O rock, ligado à história de protestos políticos, sociais, deu origem ao movimento americano “Canção de Protesto.” Esse apelo é também um desejo de metamorfose, e no caso de Dylan, de combate heraclitiano, de transvalorização, ilustrado em seu poema-canção: “Os tempos mudam.” O que muda no tempo do rock é que a afirmação musical visa o agora, o imediato revisitado pela saudade do futuro!

O rock se constituiu como fenômeno mundial em todos os sentidos e teve um papel peculiar nas transformações do século XX. Sabemos o que representou a escuta do rock nos países de Leste, com a queda do muro de Berlim; antes, a maioria dos jovens escutava rock, sobretudo, em Berlim, onde era possível captar as rádios ocidentais.

Não há, de fato, outro fenômeno cultural que possa reivindicar semelhante força de propagação e contágio. O rock precedeu algo desse movimento geral de abertura, ou saída da clausura, que chamamos hoje globalização.

Pé na estrada, sucesso, críticas ferrenhas, mutismo, para Dylan, uma biografia não é uma literatura de arquivo, é uma literatura-rock, uma composição literária que deixa escutar uma outra música.

O garoto, com um boné de operário, que se torna um homem rico, é comparado a Rimbaud, tanto pelo conteúdo literário de seus textos como por uma carreira precoce, entrecortada por ausências prolongadas.

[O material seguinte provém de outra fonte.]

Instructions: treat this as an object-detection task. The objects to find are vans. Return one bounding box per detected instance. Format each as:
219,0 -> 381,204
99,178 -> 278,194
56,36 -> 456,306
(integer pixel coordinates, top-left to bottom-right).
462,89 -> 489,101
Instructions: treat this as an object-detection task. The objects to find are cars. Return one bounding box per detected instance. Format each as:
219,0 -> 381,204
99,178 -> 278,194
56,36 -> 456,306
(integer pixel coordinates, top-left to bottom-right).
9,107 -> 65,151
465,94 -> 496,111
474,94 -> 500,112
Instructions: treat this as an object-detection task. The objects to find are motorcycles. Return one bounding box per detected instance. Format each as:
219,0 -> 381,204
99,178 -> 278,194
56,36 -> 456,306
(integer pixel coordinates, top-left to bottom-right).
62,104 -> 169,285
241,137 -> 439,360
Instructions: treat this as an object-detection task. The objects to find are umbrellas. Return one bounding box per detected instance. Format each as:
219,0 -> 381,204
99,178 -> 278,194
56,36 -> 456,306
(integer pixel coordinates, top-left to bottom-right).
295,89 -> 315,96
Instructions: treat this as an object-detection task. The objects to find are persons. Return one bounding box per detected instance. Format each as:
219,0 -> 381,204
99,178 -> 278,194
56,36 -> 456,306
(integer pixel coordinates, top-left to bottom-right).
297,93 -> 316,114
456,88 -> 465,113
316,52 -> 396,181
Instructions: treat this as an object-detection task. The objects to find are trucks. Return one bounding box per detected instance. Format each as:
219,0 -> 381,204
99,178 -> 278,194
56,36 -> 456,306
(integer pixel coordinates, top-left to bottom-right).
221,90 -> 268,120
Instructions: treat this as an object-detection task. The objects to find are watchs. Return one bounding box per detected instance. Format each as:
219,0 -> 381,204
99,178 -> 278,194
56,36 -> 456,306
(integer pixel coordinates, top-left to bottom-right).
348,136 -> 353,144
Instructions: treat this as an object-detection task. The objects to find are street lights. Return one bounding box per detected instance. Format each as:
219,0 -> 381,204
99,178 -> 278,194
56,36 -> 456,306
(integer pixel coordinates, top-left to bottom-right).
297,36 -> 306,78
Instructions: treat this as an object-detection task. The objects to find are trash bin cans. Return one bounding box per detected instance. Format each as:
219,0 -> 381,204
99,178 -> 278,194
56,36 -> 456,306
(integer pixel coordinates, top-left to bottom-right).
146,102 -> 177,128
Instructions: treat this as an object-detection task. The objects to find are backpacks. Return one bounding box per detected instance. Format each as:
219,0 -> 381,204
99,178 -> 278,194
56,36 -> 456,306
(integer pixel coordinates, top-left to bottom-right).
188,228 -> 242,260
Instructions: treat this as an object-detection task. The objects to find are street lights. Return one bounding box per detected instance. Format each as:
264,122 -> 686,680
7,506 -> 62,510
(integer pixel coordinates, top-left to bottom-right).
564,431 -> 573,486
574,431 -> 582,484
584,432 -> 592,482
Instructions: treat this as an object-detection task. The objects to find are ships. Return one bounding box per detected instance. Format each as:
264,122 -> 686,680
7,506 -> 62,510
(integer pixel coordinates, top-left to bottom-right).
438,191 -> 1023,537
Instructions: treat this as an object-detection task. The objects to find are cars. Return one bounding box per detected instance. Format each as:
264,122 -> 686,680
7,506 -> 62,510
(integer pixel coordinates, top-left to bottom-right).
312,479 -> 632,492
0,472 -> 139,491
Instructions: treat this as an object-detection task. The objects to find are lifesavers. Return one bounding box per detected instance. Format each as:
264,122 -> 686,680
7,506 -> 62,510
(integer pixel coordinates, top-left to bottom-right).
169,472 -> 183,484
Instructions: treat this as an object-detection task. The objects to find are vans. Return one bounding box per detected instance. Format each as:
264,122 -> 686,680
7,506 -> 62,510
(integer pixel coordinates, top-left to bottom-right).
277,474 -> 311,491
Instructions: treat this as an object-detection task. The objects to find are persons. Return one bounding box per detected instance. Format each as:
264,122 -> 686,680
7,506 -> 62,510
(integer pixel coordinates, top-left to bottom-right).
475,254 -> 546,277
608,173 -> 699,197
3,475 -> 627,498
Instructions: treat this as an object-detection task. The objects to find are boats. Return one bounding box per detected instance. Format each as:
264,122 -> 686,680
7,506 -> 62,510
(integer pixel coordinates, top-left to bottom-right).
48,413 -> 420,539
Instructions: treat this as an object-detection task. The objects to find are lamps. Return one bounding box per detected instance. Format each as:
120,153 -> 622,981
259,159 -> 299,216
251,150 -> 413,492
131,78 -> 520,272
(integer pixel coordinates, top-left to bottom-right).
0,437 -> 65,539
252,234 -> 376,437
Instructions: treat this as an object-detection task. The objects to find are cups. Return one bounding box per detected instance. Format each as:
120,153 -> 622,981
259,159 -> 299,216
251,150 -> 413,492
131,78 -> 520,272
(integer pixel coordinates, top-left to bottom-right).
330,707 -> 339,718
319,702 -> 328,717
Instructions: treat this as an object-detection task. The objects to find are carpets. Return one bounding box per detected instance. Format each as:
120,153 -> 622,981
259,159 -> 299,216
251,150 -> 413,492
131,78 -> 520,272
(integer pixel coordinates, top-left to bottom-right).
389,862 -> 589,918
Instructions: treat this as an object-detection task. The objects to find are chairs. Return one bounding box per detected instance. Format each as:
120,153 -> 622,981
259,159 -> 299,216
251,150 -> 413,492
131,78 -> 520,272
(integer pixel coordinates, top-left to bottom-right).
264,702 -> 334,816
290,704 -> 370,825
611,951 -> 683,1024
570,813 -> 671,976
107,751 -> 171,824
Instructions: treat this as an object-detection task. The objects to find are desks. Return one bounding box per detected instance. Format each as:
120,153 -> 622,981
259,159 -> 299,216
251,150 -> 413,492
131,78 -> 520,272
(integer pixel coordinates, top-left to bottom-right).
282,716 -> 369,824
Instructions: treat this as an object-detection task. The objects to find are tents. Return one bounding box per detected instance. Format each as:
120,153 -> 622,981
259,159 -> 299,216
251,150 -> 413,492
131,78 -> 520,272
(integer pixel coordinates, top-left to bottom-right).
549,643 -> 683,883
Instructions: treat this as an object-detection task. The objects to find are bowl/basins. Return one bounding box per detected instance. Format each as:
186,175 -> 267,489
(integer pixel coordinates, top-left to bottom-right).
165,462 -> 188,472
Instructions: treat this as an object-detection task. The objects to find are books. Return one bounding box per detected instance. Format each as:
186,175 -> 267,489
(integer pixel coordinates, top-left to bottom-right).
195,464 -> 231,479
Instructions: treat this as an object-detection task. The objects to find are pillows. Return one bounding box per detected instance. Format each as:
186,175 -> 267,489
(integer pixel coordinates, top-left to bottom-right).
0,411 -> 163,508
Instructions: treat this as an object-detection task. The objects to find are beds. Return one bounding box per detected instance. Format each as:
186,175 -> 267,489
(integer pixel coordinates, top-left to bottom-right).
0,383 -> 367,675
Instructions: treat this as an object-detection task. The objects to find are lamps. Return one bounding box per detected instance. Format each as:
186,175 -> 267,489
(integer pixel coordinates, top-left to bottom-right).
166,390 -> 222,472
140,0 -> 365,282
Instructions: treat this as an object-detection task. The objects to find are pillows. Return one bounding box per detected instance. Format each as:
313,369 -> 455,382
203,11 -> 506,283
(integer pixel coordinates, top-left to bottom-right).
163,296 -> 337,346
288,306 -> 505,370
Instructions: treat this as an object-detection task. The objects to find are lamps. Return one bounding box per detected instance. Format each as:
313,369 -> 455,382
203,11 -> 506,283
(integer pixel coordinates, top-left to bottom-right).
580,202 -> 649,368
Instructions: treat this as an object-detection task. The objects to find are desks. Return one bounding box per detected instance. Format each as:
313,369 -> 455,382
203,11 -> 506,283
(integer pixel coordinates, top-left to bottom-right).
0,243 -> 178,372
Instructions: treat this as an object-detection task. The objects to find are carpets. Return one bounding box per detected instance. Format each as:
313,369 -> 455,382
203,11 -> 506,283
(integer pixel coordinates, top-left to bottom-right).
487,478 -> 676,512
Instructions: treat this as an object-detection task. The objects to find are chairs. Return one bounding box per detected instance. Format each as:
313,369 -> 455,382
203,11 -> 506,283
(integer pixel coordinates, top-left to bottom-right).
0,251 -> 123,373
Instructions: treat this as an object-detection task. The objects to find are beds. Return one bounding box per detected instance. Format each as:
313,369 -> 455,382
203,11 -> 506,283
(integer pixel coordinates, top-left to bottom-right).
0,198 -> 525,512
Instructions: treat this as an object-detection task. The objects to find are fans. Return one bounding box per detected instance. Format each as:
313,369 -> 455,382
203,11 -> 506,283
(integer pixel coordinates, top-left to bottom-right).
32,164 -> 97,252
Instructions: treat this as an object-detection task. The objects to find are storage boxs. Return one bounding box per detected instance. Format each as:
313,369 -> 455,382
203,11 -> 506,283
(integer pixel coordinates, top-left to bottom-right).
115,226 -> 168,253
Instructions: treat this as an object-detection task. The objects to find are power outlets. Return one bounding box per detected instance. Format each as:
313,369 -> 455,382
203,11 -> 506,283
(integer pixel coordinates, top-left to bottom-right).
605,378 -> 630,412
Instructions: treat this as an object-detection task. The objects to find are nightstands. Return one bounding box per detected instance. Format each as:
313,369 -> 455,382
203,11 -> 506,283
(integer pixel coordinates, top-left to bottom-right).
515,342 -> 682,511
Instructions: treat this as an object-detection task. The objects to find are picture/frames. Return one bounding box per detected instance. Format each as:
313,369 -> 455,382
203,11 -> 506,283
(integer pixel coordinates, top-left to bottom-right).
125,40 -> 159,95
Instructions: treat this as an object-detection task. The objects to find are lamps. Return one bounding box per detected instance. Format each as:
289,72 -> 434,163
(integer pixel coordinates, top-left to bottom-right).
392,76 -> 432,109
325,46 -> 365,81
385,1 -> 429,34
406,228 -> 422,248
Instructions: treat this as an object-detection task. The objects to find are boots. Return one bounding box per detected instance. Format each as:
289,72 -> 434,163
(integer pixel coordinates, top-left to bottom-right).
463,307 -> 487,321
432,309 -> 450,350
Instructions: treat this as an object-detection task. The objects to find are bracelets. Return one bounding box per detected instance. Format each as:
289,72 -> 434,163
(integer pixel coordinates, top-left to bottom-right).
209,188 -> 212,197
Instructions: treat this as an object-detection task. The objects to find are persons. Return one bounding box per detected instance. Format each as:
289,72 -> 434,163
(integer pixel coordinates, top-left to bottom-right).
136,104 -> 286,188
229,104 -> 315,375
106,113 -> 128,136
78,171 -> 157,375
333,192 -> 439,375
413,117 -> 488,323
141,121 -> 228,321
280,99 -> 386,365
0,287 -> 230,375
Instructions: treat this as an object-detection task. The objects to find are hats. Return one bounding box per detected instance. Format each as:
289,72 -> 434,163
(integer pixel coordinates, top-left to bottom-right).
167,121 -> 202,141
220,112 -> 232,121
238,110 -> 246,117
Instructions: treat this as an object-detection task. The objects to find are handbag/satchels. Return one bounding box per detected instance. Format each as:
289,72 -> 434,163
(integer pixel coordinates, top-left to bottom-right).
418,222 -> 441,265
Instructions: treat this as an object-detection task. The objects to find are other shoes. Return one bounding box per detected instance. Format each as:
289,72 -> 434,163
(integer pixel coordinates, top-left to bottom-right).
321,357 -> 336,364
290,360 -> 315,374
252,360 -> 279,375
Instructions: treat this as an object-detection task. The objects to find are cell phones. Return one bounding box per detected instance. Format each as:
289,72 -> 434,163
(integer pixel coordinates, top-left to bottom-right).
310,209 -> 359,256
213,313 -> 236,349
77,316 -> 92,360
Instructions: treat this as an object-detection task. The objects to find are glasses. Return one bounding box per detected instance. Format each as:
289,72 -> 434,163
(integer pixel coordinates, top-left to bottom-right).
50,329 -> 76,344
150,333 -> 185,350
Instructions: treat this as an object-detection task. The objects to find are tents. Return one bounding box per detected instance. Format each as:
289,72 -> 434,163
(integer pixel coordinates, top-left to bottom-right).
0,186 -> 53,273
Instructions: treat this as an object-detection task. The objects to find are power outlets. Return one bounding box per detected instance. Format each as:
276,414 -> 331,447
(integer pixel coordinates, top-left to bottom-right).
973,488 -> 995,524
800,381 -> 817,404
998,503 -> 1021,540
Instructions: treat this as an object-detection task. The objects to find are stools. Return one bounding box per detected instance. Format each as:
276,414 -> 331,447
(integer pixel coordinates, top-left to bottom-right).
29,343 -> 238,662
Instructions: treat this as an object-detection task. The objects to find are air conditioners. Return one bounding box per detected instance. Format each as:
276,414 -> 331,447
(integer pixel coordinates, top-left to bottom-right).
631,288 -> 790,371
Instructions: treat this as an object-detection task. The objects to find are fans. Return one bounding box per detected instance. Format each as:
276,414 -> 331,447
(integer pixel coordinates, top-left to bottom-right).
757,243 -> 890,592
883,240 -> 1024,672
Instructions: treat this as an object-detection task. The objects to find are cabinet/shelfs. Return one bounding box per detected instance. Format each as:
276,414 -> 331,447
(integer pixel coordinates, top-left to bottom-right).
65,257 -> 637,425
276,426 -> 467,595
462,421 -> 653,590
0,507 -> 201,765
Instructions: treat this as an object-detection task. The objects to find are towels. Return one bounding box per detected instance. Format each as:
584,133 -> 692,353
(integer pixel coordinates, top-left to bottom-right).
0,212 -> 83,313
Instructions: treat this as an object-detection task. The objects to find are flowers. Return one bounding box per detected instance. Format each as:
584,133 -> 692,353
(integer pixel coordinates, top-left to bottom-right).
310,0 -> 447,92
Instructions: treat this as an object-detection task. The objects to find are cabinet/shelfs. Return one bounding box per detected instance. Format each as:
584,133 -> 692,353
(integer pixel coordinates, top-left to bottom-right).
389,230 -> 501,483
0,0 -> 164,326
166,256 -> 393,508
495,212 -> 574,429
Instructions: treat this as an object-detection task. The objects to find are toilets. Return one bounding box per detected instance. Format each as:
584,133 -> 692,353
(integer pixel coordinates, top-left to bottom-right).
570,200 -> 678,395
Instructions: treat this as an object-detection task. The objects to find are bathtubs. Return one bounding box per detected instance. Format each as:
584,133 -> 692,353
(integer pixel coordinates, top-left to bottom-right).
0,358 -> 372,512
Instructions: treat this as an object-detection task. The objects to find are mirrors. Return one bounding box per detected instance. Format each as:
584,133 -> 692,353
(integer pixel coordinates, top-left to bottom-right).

Ousar é preciso! A TV Cultura de São Paulo abre um módulo, no âmbito do programa “Café Filosófico” com o tema: “Filosofia e Rock – Gilles Deleuze e Bob Dylan.”. Por outro lado, a Universidade Federal do Pará acolhe em Belém o X Simpósio Internacional de Filosofia, Nietzsche/Deleuze, “Natureza/Cultura”, de 25 a 27 de maio, inaugurando a etapa cigana do projeto que teve sua fase áurea em Fortaleza, durante nove anos.

(1) Platão. A República, Livro III. Os pensadores. São Paulo: Ed. Abril, p. 92.
(2) Deleuze, Gilles. Conversações. Rio de Janeiro: Ed. 34, 1992, p. 173-174.
(3) Deleuze, Gilles;  Parnet, Claire. Diálogos. São Paulo: Editora Escuta, 1998, p.17.
__________________

Daniel Lins me autorizou a publicar esse artigo aqui.